■ Document section ■
Lucifera wrote:
Wow. Did you write that, Ren? That reads like a proper academic essay (a strange thing to find on a messageboard)! I'm impressed...
Anyway. The idea that space travel is limited to the extent of a planet's natural resources is an interesting one (and, given a moment's thought, probably true). I suppose that, however, given some amount of space travel, it might be possible for humans (or other intelligent beings) to travel to other closeby planets to mine their natural resources and use these to fund further space travel, when their own planet's has been used up - and so, if the Earth was entirely plundered of oil, etc, then Mars, Jupiter, etc, could be next on the agenda.
On second thoughts, though, fossil fuels could be a problem, since natural resources need to be created from compressed dead biological life (ie from the prehistoric era, hence 'fossil fuels') - unless the planet actually had supported biological life at some point, which (given the fact that our solar system at least is entirely lifeless except for the Earth) they wouldn't. Except Mars perhaps - there might have been some life on Mars at some point - probably plants and bacteria (nothing intelligent - but perhaps the right kind of thing to create coal or oil).
However it might be possible that, in the future, different kinds of fuels will be needed to power cars, spaceships, power stations, etc. And that these fuels will be mineable on other planets.
In fact, the search for new sources of fuel and mineral resources will probably be what draws humans out into space travel, if anything. The optimism of space travel as a reach out to meet aliens or god, or whatever, which peaked in the 60s is pretty much gone (now that the reality of the danger and expense of funding space missions has been made well known - e.g. the Apollo disasters). It will be the pessimism of 'the Earth is fucked - there's nothing left, and we can't live here any more', that will motivate space travel, if at all.

(Collected data)
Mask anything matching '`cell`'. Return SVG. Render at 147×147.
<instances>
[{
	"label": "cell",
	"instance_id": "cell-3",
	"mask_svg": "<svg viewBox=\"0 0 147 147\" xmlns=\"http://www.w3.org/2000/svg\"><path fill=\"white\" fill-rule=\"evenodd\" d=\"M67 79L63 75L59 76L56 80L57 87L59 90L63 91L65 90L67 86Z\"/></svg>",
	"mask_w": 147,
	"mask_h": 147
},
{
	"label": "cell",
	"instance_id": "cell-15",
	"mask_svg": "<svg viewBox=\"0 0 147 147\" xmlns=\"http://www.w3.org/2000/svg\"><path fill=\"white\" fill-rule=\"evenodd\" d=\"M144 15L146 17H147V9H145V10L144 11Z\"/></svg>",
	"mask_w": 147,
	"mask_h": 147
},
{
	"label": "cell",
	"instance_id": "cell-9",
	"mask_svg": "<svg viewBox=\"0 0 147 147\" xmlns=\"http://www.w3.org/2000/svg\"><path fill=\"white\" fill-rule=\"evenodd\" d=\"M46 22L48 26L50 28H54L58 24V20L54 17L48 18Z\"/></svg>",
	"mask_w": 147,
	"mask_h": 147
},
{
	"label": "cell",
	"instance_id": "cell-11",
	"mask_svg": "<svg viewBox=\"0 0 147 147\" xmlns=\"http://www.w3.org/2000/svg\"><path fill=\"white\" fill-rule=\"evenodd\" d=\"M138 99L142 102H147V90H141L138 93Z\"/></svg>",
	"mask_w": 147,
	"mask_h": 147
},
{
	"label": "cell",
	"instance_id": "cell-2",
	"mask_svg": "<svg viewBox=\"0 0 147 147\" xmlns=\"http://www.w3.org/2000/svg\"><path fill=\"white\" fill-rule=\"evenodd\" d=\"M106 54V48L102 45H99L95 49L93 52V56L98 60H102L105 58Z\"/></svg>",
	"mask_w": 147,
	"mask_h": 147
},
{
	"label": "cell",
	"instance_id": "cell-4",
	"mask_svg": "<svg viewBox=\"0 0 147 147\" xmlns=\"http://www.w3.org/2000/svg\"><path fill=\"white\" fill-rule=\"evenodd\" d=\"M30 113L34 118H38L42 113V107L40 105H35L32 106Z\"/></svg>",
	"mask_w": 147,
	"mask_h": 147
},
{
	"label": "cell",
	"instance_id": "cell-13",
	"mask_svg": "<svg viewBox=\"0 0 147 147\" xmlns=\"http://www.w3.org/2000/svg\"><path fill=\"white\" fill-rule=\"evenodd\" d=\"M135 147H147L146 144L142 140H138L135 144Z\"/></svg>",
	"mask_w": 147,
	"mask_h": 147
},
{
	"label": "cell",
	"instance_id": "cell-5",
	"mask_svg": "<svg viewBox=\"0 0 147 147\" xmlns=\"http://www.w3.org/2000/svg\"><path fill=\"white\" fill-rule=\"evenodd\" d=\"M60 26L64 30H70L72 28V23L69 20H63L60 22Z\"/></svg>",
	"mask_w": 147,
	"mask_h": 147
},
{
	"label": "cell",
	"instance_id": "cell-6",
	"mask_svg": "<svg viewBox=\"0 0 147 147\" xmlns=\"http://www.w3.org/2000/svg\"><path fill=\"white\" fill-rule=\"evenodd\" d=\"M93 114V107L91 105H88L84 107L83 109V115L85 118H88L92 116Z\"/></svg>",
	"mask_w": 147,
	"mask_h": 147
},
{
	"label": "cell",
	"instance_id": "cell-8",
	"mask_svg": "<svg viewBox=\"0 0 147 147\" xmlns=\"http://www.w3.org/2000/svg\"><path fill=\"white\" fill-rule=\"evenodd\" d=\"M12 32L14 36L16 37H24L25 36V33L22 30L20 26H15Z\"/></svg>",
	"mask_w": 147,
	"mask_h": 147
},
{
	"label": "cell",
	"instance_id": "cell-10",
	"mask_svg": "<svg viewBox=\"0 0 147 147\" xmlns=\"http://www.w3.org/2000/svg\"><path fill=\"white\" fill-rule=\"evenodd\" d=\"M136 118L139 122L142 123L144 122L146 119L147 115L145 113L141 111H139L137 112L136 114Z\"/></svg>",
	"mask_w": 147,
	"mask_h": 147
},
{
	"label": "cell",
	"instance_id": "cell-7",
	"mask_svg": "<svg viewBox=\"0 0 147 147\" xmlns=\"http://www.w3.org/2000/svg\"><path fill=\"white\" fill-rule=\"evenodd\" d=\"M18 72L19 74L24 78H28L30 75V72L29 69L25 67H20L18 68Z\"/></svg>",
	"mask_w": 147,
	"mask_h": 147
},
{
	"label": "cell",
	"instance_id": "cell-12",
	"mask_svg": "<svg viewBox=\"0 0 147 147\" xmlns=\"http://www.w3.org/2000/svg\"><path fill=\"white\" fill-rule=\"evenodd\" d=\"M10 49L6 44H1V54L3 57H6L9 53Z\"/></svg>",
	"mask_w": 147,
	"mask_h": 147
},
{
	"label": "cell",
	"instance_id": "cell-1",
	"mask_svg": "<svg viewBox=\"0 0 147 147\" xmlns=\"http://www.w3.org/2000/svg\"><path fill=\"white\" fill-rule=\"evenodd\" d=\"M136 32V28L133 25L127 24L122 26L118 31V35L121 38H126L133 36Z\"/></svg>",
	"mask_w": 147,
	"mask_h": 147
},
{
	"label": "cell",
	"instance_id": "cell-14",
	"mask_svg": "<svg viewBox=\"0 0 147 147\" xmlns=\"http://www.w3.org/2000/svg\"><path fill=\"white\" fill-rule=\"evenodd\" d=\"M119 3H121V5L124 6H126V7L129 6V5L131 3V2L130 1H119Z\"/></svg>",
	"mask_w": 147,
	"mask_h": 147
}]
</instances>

■ Study questions ■
1) From the forum post on space travel, extract the passage starting with "However it might" and going on through "travel, if at all.".
2) Answer these questions using the forum post on space travel:
(a) In which decade did the optimism of space travel peak?
(b) Which planet besides Earth might have had some life at some point?
(c) What example is given of the danger and expense of space missions?

■ Task answers ■
1)
However it might be possible that, in the future, different kinds of fuels will be needed to power cars, spaceships, power stations, etc. And that these fuels will be mineable on other planets.
In fact, the search for new sources of fuel and mineral resources will probably be what draws humans out into space travel, if anything. The optimism of space travel as a reach out to meet aliens or god, or whatever, which peaked in the 60s is pretty much gone (now that the reality of the danger and expense of funding space missions has been made well known - e.g. the Apollo disasters). It will be the pessimism of 'the Earth is fucked - there's nothing left, and we can't live here any more', that will motivate space travel, if at all.

2)
(a) The 60s
(b) Mars
(c) The Apollo disasters